▶ _Directions_:
Pick out each line in the items below that contains the word "captured", and copy those lines.

======== Record excerpts ========

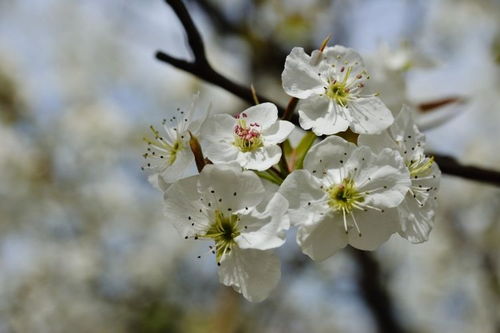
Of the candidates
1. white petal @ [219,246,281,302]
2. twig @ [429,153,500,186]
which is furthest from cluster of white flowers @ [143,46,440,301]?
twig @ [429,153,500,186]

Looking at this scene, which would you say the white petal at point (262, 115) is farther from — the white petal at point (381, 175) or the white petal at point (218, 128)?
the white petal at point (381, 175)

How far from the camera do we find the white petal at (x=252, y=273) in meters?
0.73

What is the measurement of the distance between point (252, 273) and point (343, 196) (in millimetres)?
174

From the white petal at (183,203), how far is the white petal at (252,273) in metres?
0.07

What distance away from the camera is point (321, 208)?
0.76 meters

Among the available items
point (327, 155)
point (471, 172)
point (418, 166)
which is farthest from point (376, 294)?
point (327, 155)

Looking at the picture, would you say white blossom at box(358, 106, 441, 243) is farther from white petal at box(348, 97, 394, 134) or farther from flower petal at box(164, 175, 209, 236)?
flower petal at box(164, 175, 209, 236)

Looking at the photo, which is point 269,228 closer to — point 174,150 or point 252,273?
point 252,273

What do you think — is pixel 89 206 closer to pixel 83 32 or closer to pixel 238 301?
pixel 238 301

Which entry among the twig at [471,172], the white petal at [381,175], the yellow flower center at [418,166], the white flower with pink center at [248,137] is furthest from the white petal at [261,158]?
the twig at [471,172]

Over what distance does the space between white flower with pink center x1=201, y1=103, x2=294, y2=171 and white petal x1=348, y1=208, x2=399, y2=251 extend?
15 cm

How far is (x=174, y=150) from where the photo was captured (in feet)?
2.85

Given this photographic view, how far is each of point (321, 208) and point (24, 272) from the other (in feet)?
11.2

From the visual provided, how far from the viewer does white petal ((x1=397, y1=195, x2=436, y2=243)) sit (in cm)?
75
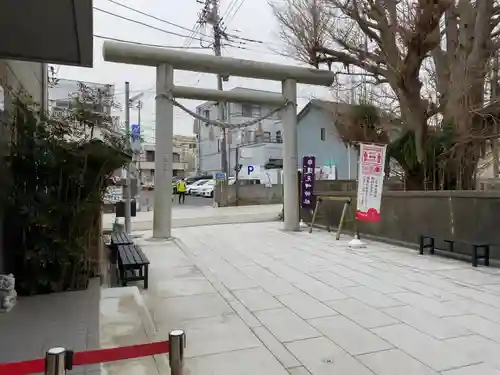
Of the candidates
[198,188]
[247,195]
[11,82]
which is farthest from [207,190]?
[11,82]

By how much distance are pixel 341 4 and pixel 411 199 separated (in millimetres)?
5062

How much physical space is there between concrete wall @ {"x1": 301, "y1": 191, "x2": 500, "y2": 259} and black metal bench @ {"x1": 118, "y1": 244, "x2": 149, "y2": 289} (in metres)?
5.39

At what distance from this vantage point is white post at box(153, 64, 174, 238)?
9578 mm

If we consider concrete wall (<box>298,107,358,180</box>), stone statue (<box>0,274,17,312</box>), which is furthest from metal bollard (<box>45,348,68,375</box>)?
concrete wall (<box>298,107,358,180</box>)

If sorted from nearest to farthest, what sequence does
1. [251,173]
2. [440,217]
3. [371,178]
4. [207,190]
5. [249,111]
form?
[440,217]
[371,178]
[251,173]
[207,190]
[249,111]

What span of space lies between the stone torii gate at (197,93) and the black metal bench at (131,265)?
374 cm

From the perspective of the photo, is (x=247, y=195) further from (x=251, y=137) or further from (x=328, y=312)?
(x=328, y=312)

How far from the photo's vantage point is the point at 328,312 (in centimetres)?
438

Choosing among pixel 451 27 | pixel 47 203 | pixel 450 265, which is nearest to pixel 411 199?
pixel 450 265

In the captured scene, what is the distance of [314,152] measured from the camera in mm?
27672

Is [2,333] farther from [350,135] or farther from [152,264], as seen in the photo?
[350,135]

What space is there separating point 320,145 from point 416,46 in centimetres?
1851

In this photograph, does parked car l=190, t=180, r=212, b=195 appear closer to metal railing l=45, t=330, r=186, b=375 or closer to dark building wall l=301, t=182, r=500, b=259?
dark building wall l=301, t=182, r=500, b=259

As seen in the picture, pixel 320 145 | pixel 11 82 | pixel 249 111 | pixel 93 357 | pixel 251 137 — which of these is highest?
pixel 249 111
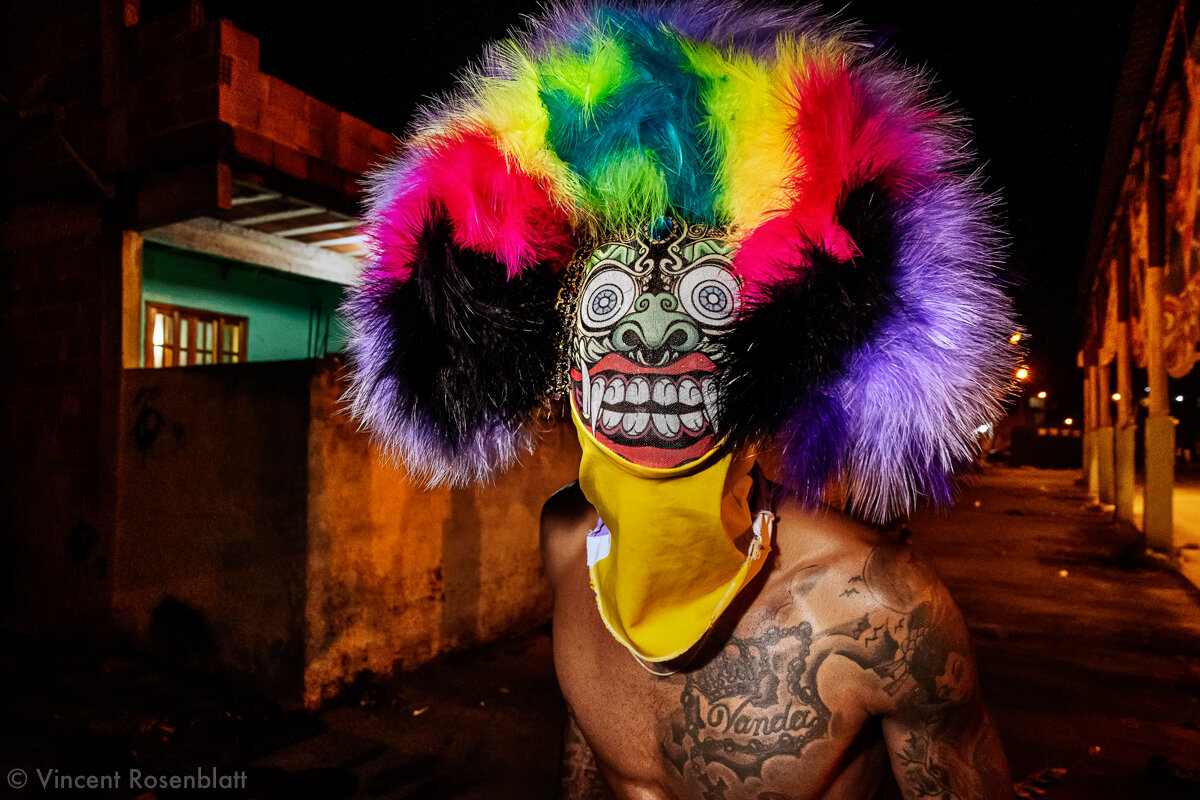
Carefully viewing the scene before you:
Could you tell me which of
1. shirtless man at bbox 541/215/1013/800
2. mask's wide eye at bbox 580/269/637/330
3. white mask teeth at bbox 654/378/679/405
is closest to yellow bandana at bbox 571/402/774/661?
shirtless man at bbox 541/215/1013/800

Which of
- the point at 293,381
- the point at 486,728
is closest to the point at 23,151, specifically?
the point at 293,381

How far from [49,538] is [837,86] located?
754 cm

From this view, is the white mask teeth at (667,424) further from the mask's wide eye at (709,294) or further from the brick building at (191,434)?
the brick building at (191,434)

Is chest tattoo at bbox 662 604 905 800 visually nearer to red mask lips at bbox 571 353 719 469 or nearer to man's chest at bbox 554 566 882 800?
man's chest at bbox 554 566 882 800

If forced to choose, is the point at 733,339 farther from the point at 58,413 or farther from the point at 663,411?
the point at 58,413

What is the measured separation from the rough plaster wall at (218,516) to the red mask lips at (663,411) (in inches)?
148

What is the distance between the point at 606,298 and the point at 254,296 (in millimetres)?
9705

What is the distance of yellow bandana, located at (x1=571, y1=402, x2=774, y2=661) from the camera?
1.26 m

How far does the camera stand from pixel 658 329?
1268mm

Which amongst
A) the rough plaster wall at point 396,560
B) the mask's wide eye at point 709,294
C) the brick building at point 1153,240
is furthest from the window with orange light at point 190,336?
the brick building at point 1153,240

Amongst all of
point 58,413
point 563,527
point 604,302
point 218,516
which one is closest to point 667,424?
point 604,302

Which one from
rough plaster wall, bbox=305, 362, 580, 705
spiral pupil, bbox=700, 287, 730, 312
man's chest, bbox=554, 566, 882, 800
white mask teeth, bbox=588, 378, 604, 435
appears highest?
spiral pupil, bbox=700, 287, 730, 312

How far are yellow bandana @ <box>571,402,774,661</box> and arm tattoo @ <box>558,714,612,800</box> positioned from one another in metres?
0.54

========
======== Record excerpts ========

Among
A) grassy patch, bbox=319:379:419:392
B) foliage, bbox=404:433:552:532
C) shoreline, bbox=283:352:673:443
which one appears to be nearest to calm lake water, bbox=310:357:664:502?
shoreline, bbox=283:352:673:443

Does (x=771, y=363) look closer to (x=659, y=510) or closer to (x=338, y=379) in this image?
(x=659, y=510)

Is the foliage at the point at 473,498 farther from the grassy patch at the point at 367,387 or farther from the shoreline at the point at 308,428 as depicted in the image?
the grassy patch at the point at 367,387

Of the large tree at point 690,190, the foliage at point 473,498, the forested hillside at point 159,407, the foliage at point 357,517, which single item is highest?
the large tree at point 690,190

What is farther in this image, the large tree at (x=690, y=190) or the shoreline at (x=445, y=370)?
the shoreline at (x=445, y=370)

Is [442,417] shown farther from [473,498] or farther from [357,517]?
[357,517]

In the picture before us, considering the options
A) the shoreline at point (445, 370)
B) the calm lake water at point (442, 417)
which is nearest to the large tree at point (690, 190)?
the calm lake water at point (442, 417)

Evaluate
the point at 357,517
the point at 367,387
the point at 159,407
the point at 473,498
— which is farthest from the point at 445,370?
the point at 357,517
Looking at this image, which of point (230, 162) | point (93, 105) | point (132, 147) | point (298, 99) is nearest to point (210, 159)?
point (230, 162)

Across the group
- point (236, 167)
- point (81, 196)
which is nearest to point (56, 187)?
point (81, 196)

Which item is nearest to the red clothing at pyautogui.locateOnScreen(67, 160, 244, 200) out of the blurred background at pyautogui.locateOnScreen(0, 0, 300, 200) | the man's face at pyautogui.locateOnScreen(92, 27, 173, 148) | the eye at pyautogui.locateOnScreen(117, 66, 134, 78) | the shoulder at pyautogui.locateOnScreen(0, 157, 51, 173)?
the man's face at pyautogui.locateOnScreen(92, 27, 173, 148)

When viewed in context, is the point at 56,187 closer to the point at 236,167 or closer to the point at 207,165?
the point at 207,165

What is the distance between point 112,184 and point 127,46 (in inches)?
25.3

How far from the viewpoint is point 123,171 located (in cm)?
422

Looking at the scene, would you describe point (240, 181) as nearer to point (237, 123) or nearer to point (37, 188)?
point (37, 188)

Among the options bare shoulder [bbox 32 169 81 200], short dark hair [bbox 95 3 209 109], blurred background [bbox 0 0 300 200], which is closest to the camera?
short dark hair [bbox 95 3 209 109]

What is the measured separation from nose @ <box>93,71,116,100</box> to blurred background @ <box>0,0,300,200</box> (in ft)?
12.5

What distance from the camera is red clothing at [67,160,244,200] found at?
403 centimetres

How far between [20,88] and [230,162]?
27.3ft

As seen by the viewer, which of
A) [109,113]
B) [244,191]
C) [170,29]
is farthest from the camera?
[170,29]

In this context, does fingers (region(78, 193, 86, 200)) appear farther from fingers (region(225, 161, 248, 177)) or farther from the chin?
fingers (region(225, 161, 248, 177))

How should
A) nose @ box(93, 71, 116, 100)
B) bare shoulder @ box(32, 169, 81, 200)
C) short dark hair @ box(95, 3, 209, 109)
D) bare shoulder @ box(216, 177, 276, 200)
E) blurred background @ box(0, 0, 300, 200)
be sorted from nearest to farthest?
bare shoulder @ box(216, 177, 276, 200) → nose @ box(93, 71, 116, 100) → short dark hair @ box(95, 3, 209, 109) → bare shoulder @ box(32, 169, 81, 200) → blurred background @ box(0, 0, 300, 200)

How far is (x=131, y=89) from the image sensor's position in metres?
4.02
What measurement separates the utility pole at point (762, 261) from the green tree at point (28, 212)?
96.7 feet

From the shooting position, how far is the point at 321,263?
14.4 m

========
======== Record excerpts ========

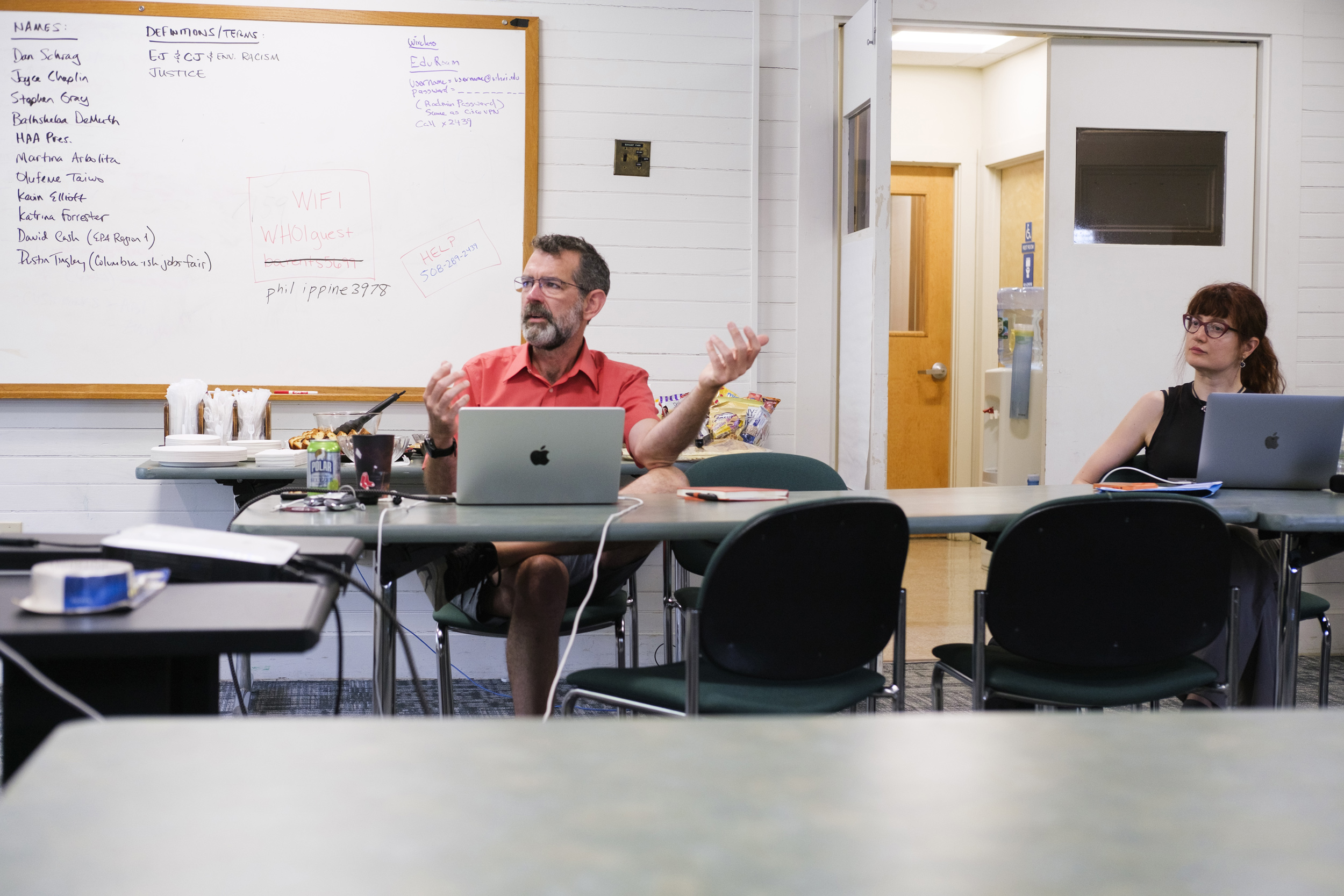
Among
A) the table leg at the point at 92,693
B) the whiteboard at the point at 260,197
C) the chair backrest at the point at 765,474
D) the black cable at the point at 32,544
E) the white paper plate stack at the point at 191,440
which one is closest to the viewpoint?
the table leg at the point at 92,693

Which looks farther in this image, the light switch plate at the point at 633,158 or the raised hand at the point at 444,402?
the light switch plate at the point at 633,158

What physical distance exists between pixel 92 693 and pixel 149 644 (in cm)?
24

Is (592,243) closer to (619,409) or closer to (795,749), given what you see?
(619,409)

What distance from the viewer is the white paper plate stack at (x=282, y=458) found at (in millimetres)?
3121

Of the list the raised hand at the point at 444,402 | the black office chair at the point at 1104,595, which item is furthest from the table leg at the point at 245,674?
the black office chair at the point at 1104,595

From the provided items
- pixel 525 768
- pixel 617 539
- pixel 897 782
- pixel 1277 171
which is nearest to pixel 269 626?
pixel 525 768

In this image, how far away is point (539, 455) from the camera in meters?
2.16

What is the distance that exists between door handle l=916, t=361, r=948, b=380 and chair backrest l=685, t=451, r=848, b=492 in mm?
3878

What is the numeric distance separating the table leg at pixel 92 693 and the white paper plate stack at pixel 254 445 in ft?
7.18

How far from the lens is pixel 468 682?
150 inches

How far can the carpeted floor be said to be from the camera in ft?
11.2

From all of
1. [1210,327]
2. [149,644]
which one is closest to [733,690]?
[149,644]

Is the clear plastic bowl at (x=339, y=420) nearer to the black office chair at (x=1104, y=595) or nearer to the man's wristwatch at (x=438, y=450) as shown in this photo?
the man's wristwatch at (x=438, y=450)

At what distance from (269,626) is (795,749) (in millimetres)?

========

▶ _The solution_:
How far is (x=174, y=150) from where the photo was captured (in feet)?
In the captured scene, what is the distance of [314,152] measured from the camera in mm?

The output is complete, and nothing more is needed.